> Problem to work on
Update the part of the award announcement that opens with the words containing "Takeuchi, one of" and closes with "in April 2013.", replacing "prestigious" with "distinguished".

> Excerpted passage
+++
SUNY Distinguished Professor Esther Sans Takeuchi, who holds a joint appointment in the Department of Chemistry and the Department of Materials Science and Engineering at Stony Brook University, and is chief scientist at Brookhaven National Laboratory, has been selected as the 2013 recipient of the E.V. Murphree Award in Industrial and Engineering Chemistry from the American Chemical Society.
Takeuchi, one of the world’s leading energy storage researchers who is best known for developing the technology for the power source used in implantable cardiac defibrillators and for holding 153 patents — more than any woman in the United States — will receive this prestigious award at the 245th American Chemical Society National Meeting and Exposition in New Orleans, Louisiana, in April 2013.
Sponsored by the Exxon Mobil Research and Engineering Co., the E.V. Murphree Award is designed to stimulate research in industrial and engineering chemistry, the development of chemical engineering principles and their application to industrial processes. The award consists of $5,000 and a certificate.
“I am very pleased to receive this national award from the American Chemical Society,” said Takeuchi. “It is a great honor to be considered a peer among the illustrious previous award recipients.”
+++
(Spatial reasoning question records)
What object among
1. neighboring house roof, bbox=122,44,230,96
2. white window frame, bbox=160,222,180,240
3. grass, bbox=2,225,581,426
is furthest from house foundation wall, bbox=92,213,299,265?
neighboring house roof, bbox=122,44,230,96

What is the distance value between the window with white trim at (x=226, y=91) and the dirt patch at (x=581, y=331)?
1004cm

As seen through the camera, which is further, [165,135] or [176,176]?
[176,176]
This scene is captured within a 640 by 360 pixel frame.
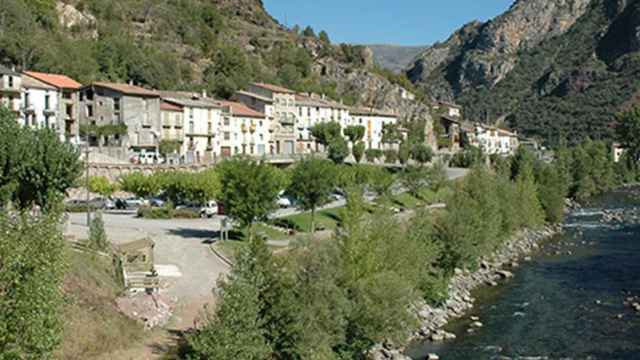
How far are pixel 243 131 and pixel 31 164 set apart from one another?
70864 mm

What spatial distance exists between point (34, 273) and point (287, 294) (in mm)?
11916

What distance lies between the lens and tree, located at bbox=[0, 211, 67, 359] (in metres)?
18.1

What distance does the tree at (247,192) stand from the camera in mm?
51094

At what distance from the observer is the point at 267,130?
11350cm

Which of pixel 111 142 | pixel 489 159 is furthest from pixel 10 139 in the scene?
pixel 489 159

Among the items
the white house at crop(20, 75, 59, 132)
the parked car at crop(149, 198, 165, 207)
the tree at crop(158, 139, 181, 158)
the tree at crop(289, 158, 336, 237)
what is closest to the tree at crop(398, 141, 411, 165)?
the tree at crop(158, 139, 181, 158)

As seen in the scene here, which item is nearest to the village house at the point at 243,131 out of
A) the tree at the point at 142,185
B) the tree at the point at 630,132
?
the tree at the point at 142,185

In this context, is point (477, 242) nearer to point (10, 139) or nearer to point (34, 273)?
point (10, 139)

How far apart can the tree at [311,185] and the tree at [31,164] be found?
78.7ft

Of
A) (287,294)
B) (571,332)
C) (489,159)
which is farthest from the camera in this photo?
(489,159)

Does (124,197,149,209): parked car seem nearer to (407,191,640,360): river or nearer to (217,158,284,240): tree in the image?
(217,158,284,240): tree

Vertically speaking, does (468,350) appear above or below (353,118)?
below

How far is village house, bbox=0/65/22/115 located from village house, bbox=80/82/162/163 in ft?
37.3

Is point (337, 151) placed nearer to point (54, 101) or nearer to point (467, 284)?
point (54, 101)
+++
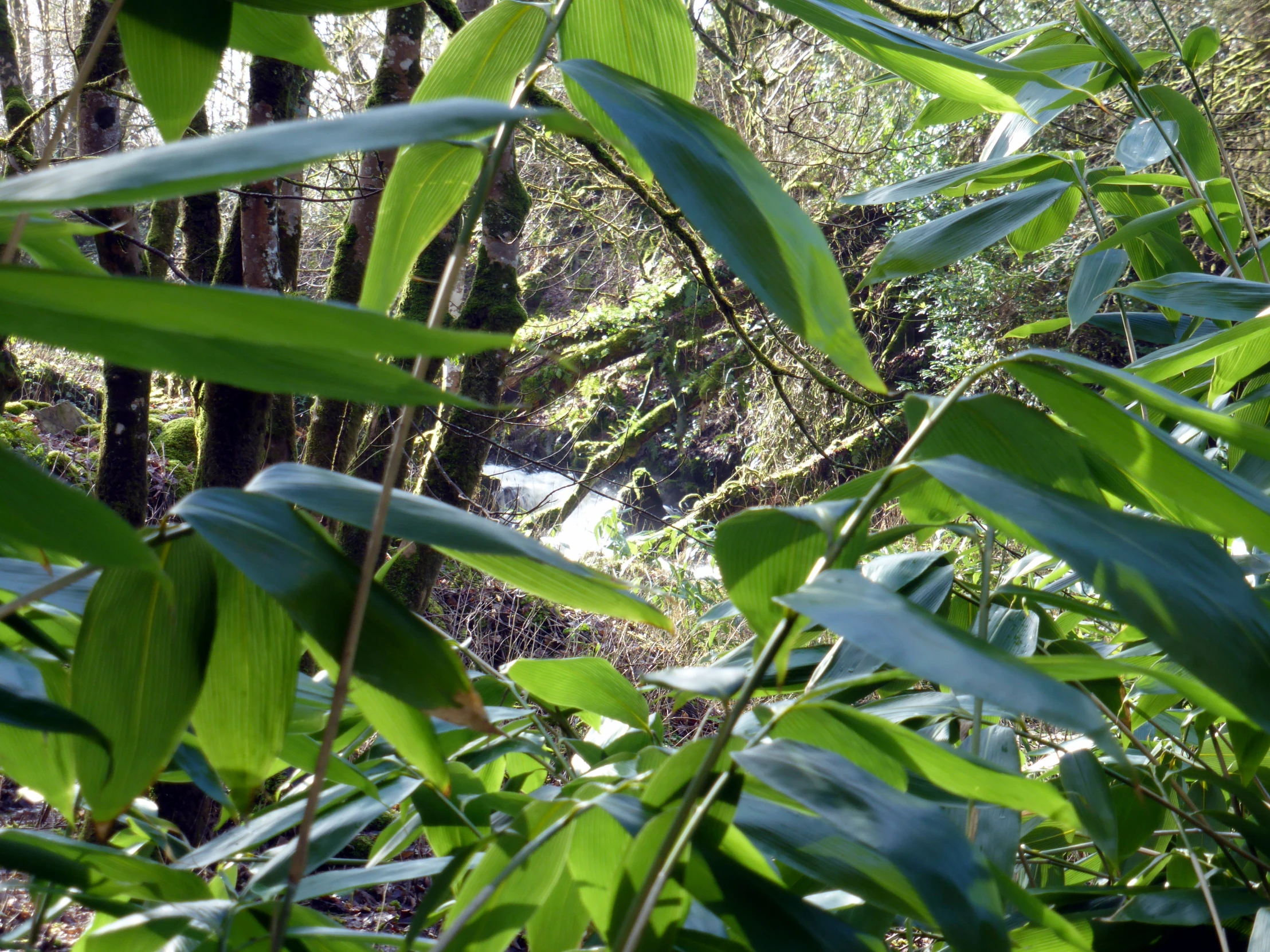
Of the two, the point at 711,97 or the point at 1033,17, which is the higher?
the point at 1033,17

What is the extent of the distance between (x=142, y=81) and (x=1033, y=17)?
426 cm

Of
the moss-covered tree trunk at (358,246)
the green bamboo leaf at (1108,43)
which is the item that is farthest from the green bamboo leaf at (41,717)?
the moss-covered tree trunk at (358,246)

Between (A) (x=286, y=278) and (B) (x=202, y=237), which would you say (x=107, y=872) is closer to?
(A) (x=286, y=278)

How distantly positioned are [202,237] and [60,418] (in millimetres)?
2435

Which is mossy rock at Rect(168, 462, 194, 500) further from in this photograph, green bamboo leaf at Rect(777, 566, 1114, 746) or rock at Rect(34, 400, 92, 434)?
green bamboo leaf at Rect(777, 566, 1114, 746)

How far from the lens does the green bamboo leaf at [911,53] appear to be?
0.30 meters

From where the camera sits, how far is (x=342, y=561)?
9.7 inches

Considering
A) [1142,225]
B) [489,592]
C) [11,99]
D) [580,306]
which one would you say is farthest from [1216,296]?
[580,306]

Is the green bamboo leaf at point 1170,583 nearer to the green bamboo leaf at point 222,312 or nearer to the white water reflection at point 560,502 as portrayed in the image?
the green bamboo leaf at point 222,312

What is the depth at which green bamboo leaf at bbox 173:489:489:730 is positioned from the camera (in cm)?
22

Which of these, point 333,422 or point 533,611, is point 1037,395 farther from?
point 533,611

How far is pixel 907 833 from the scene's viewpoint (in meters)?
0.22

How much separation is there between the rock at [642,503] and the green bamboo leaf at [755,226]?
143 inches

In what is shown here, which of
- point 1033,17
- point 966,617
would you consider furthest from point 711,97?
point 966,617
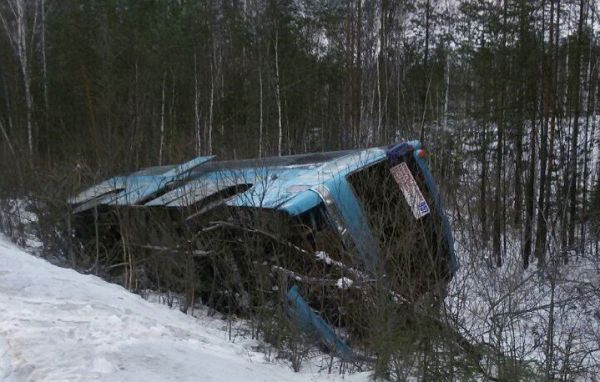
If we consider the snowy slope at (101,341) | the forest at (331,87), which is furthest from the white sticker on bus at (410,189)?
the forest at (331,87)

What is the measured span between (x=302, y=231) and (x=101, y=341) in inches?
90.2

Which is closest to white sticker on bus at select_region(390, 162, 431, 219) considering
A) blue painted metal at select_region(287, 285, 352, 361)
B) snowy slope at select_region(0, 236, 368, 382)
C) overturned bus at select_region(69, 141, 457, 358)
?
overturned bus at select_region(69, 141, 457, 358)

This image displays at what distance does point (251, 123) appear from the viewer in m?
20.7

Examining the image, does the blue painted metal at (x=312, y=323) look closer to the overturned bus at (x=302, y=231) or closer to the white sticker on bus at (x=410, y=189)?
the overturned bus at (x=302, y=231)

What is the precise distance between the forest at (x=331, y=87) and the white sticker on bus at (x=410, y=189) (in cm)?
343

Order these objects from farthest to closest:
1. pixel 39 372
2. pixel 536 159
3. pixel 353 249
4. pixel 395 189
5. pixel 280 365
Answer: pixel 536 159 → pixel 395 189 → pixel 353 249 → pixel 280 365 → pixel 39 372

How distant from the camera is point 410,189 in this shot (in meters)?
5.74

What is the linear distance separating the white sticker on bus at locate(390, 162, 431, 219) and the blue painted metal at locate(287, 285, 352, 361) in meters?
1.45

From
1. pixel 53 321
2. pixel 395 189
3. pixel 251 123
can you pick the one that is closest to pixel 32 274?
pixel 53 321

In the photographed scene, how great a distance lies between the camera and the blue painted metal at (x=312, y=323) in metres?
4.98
+++
> Solution to this problem
Takeuchi, one of the world’s leading energy storage researchers who is best known for developing the technology for the power source used in implantable cardiac defibrillators and for holding 153 patents — more than any woman in the United States — will receive this distinguished award at the 245th American Chemical Society National Meeting and Exposition in New Orleans, Louisiana, in April 2013.